We came across a lovely parkette in old Jeddah that had a nice big shade tree, with tables and chairs all stacked up. Since it is Ramadan, our guide explained that once the last prayer is finished for the day, friends and families gather in the park and there are food carts and places for people to enjoy time together outside under the hanging lights.



A nice parkette in historic old Jeddah with tables and chairs all packed up for the daytime.


While our guide was pointing out something across the way, me and Margaret parked ourselves under the large tree to try and get some shade from the hot noonday heat.



Beautiful lanterns hung in the shade tree.


While we were sitting, Margaret looks up and sees the label on the bottom of the lanterns which we thought were from Saudi Arabia and says “Doesn’t that label look like those lanterns are from IKEA?” I said “They sure do” and got in closer with my camera to take a close up.



GOKVALLA collection from IKEA, made in Sweden, if anyone is interested in purchasing replica lanterns from Saudi Arabia for their backyards this summer!


What a hoot!
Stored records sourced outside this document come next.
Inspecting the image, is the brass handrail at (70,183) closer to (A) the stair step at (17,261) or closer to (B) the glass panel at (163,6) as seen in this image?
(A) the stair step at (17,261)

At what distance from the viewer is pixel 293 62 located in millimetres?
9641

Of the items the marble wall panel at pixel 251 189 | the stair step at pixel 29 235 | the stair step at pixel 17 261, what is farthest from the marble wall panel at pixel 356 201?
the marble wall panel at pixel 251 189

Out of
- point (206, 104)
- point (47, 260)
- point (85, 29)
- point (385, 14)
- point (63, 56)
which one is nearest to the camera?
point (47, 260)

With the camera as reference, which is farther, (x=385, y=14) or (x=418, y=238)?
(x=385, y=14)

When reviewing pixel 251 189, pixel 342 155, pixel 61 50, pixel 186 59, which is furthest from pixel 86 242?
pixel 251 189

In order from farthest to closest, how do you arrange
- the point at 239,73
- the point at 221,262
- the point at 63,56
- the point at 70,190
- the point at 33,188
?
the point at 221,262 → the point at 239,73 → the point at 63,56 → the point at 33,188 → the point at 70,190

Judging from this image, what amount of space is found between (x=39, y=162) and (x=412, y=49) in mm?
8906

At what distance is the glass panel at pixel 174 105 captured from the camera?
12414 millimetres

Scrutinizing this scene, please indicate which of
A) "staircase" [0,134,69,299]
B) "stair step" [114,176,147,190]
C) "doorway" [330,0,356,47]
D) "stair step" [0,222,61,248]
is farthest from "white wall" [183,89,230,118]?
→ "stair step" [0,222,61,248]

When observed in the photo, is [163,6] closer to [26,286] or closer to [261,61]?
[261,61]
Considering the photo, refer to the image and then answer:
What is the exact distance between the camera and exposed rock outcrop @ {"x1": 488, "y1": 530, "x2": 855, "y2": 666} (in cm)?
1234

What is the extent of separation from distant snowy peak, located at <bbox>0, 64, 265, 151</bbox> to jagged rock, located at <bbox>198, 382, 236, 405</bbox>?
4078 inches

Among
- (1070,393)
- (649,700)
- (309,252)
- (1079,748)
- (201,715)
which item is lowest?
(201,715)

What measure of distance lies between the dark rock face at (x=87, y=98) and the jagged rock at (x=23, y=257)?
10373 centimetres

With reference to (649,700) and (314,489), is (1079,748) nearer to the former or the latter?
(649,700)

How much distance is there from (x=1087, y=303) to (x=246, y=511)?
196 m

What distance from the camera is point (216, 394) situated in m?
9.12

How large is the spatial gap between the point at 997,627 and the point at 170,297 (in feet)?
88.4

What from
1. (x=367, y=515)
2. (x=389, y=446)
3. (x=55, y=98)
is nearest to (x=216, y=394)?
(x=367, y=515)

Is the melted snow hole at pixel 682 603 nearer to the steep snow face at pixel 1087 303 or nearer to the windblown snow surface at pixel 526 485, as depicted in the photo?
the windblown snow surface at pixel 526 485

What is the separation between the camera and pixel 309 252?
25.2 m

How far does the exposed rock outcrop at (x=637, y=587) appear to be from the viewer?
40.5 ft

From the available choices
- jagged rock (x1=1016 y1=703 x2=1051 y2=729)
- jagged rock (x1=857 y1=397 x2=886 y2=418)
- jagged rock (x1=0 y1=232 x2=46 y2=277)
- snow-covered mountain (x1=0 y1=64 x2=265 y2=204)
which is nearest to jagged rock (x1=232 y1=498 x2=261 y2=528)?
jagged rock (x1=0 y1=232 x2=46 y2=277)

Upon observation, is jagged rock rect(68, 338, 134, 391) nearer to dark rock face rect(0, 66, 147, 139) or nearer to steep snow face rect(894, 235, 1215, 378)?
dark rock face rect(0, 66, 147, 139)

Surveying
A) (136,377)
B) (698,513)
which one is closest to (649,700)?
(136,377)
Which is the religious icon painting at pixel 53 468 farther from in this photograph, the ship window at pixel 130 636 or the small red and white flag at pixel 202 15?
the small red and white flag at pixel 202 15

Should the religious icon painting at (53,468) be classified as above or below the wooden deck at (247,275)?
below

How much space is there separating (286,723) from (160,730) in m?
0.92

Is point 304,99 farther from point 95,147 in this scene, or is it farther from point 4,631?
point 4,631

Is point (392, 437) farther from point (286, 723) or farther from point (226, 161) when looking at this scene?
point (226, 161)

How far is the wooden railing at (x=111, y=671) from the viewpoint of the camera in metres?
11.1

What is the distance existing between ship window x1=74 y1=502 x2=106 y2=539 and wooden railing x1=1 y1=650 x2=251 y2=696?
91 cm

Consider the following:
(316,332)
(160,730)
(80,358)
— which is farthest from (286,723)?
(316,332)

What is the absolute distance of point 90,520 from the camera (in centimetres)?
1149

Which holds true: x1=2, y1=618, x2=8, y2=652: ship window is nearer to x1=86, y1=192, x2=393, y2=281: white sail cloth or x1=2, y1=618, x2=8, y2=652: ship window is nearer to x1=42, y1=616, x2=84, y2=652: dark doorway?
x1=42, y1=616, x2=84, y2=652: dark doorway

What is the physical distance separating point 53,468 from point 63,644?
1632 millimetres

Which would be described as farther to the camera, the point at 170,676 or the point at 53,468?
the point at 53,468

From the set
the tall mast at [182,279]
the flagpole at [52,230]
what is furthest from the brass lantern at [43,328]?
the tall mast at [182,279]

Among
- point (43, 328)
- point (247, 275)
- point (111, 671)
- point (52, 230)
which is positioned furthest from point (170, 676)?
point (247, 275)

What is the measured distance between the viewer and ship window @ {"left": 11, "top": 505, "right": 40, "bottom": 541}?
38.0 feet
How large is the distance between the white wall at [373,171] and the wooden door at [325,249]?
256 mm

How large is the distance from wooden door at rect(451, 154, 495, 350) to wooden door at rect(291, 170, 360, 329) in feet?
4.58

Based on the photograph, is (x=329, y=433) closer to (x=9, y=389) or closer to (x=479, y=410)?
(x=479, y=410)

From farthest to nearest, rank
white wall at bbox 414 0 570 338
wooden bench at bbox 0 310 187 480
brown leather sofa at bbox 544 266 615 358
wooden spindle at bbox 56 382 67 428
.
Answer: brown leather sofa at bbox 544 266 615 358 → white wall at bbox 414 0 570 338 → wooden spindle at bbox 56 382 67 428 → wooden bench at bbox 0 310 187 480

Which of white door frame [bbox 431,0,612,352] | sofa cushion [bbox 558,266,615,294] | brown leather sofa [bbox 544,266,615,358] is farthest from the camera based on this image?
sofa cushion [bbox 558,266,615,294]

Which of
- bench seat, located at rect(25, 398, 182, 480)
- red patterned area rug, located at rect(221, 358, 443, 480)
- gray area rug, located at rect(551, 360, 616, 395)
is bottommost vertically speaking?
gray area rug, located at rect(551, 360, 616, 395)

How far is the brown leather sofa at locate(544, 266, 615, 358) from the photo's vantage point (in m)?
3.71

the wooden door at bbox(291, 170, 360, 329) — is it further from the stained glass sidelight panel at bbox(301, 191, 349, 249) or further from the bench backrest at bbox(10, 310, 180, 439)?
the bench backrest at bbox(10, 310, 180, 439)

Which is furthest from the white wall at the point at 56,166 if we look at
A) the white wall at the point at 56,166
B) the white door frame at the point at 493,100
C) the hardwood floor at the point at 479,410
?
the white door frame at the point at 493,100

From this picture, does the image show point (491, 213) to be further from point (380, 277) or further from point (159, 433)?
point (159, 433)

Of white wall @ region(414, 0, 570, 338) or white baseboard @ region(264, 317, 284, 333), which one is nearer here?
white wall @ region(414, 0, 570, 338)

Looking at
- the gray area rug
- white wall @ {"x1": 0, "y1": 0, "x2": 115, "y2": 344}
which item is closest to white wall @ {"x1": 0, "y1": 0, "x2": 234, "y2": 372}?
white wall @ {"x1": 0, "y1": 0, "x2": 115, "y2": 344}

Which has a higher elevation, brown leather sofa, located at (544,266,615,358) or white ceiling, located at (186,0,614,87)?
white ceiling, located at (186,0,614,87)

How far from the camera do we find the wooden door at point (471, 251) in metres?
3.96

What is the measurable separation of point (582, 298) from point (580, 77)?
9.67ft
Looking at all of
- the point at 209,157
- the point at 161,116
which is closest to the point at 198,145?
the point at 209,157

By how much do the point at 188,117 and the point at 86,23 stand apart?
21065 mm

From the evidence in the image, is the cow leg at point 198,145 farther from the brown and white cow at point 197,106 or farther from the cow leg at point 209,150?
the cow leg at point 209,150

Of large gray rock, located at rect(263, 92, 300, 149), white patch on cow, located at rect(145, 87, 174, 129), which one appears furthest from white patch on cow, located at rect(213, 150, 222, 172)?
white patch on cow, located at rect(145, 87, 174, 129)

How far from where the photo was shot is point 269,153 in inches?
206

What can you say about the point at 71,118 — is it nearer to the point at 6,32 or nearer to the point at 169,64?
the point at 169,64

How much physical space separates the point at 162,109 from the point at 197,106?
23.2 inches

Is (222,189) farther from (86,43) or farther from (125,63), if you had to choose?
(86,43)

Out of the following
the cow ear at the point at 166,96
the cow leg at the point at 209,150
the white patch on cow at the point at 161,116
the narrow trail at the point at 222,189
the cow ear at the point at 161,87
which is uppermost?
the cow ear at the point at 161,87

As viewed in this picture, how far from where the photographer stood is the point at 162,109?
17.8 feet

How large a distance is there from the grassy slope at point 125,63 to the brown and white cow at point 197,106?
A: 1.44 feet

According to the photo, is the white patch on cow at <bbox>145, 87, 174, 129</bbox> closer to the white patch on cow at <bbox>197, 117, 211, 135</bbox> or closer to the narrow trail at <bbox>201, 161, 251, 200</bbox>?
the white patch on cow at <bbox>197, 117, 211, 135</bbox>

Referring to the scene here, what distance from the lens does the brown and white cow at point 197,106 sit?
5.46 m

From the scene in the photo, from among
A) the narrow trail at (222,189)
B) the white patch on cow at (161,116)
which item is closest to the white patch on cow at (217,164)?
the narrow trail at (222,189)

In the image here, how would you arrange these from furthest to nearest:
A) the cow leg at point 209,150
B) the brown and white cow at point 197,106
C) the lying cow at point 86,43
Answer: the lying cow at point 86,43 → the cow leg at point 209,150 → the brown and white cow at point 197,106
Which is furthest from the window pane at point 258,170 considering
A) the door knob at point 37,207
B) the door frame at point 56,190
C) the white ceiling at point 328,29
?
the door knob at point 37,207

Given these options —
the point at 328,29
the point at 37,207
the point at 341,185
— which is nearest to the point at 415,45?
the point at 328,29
Imagine….all the way to Jeddah, Saudi Arabia, for Ramadan to see IKEA lanterns!


In Saudi Arabia 82% of the population use Social Media and Instagram is allowed and to be an influencer in Saudi Arabia a permit must be purchased which costs 15,000 Saudi Riyals ($5,401 CAD) which is good for 3 years.

Opportunities for taking photos to post to Social Media accounts are set up throughout the historic old town of Jeddah. In this photo the carpets are pulled up to avoid being stepped on during the day.



Another place for an Instagram or Facebook photo opportunity in the old walled city of Jeddah.



Next to the Makkah Gate another Instagram opportunity during Ramadan to take photos with friends and family and post to social media.



Baan Makkah. Jeddah- Makkah Gate leads out to the holy city of Mecca. The three arched gate has seen hundreds of millions of pilgrims make their journey from Jeddah to Mecca, which is 45 miles of 73 km inland from Jeddah in the narrow sandy ‘Valley of Abraham’.


We had wandered from one side of historic Jeddah to the other side, without any water, and we had endured 2.5 hours of walking. Our guide was doing her best to conduct the tour wearing all black in the 96F heat, when usually she says that during Ramadan when they are fasting, everyone either stays home, or the work week is reduced to only 5 hours per day. Luckily as part of our tour, we were going to a tea house to be able to rest, take some mint tea and water to drink, while sitting in a private living room.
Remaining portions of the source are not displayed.